Je näher wir kamen, umso nervöser wurde Judy. Sie rückte unruhig auf ihrem Sitz hin und her und strich immer wieder ihre Haare zurück. Ihr Gesicht war blass, und manchmal hatte sie auch die Hände gefaltet und wohl ein stummes Gebet gesprochen.
Der Friedhof war so groß, das es zwei Eingänge gab, die sich praktisch gegenüberlagen. Das hatte ich anhand der Hinweisschilder gesehen.
»Welchen sollen wir nehmen?«, fragte ich.
»Das ist egal.«
»Okay.«
Die Häuser hörten auf. An der linken Seite zog sich das Gelände des Friedhofs hin.
Es gab keine Mauer. Hohe Bäume, die ihr erstes Grün zeigten, bildeten die Grenze, die sich bald öffnete und wir durch die Lücke auf einen Parkplatz rollen konnten.
Er war recht geräumig und bot noch genügend Platz. Ich parkte neben einer Pfütze und stieg noch vor Judy King aus, die sich danach ebenfalls aus dem Fahrzeug schraubte und langsam ihren Kopf drehte. Dabei fiel mir die Gänsehaut in ihrem Gesicht auf.

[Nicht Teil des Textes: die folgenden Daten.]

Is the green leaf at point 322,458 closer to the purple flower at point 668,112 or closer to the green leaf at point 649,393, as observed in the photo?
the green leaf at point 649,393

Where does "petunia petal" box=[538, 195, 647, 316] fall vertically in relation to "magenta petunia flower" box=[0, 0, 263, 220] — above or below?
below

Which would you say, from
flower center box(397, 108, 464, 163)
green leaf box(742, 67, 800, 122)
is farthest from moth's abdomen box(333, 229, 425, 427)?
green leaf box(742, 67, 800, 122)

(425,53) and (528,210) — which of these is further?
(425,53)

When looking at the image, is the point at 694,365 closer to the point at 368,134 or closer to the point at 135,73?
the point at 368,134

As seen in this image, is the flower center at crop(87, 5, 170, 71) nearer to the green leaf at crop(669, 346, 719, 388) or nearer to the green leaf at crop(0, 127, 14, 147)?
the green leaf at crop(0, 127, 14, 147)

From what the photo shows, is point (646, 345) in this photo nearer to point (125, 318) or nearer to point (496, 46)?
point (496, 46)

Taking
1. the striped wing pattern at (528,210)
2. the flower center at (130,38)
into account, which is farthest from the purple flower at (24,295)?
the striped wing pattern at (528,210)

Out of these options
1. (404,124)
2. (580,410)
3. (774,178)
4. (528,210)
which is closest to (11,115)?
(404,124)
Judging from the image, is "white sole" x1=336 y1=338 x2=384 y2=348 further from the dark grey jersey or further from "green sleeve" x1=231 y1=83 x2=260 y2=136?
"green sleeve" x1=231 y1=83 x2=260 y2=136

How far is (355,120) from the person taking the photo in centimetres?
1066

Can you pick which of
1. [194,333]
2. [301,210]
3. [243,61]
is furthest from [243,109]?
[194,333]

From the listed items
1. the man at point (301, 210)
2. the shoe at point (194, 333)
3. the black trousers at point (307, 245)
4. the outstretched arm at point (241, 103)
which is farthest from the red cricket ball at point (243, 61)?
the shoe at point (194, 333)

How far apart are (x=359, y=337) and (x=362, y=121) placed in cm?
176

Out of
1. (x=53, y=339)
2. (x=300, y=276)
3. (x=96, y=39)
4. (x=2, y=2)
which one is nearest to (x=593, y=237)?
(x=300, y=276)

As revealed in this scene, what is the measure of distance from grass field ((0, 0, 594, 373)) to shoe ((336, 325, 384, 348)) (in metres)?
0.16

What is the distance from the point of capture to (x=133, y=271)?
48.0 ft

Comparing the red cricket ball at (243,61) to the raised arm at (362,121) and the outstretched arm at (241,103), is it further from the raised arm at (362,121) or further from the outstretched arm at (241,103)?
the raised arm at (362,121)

»Keine Sorge, wir packen es.«
»Das sagen Sie so.«
Ich hob meinen rechten Arm und zog sie an mich. »Wir müssen nur die Ruhe bewahren.«
Sie tippte gegen meine Brust. »Vertrauen Sie so sehr auf Ihr Kreuz?«
»In der Tat.«
»Aber Liliane weiß jetzt Bescheid, welche Waffe sie besitzen. So einfach wird sie sich nicht wieder überlisten lassen.«
»Dabei habe ich auch noch ein Wort mitzureden.«
Ein leichter Schüttelfrost erfasste ihren Körper. »Ich kann Ihre Nervenstärke nur bewundern.«
»Das lernt man in meinem Job.«
Bis zum Friedhof selbst waren es nur ein paar Schritte. Normalerweise muss man ein Tor durchschreiten. Das war hier nicht nötig, denn es gab keines. Wir konnten ohne Weiteres das Gelände betreten und sahen rechts und links bereits die ersten kleinen Gräber, die zum neueren Teil gehörten. Flache Gräber mit kleinen Steinen oder Kreuzen. Auf einigen blühten erste Frühlingsboten.
Unser erstes Ziel war die Trauerhalle, die nicht weit entfernt stand. Ein dunkles Backsteingebäude mit einem schrägen Dach, das erst etwa zwei Meter über dem Erdboden endete.
Die Halle befand sich noch am Rand des Friedhofs. Wir hörten Männerstimmen. Es waren keine Leute, die auf dem Friedhof trauerten, denn ihre Unterhaltung wurde öfter von Lachen unterbrochen. Wahrscheinlich erzählte man sich dort die neuesten Witze.
Ein Lieferwagen mit offener Ladefläche stand an der Rückseite der Trauerhalle.
Zwei Männer waren dabei, Kästen mit Blumen abzuladen. Ein dritter Mann stand daneben, spielte Denkmal und qualmte eine Zigarette.
Als man uns sah, verstummten die Gespräche der Männer, die Arbeitskleidung trugen.